● Stated task
Extract and copy each line below that contains the word "farthest".

● Task inputs
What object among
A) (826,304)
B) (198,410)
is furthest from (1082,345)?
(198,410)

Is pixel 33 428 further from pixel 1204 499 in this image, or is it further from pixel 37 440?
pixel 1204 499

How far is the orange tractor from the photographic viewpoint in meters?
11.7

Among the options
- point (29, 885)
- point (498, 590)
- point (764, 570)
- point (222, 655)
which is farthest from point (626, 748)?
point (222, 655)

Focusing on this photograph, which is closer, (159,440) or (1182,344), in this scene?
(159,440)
---
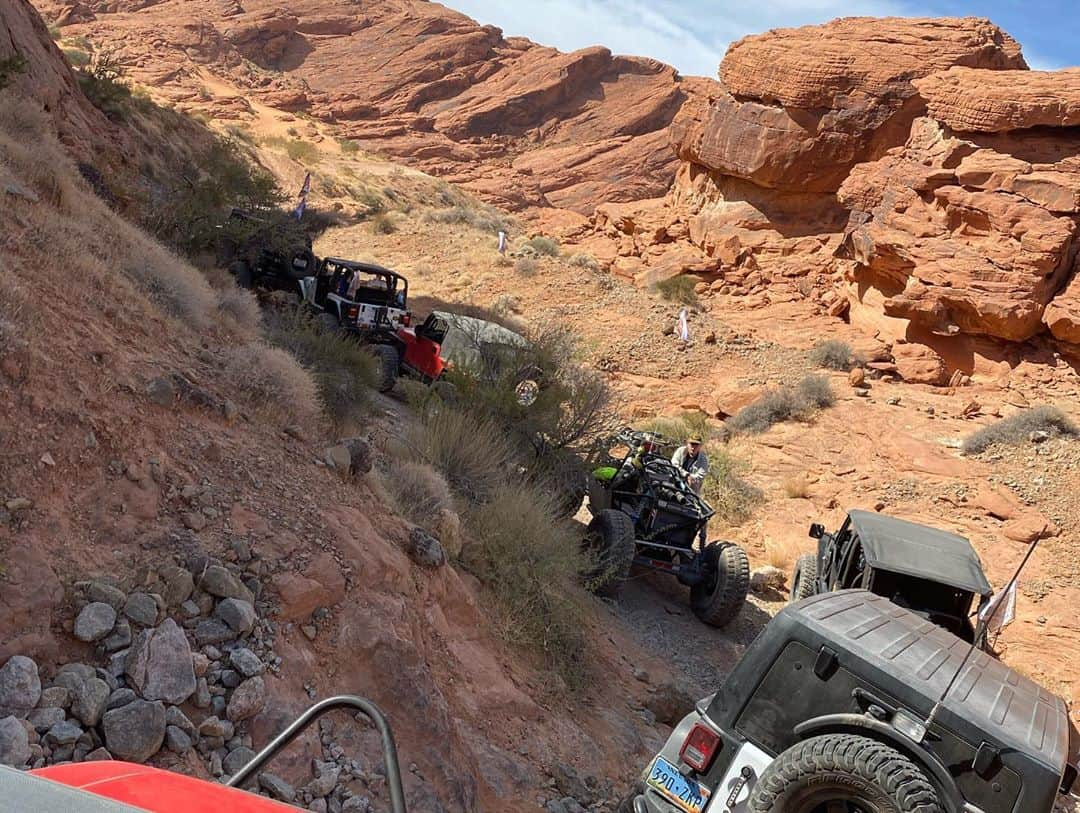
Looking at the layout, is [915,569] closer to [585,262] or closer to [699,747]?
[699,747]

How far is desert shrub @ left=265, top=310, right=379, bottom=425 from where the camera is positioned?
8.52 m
--
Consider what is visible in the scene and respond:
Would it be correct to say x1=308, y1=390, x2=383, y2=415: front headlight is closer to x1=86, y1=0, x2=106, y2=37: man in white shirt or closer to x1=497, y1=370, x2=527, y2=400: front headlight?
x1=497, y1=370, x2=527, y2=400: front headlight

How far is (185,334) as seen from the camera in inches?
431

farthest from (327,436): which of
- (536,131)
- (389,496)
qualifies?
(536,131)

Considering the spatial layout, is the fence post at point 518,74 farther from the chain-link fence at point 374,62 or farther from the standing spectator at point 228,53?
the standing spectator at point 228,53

● Expected output
which is farthest from point (626, 748)?
farthest from (327,436): which of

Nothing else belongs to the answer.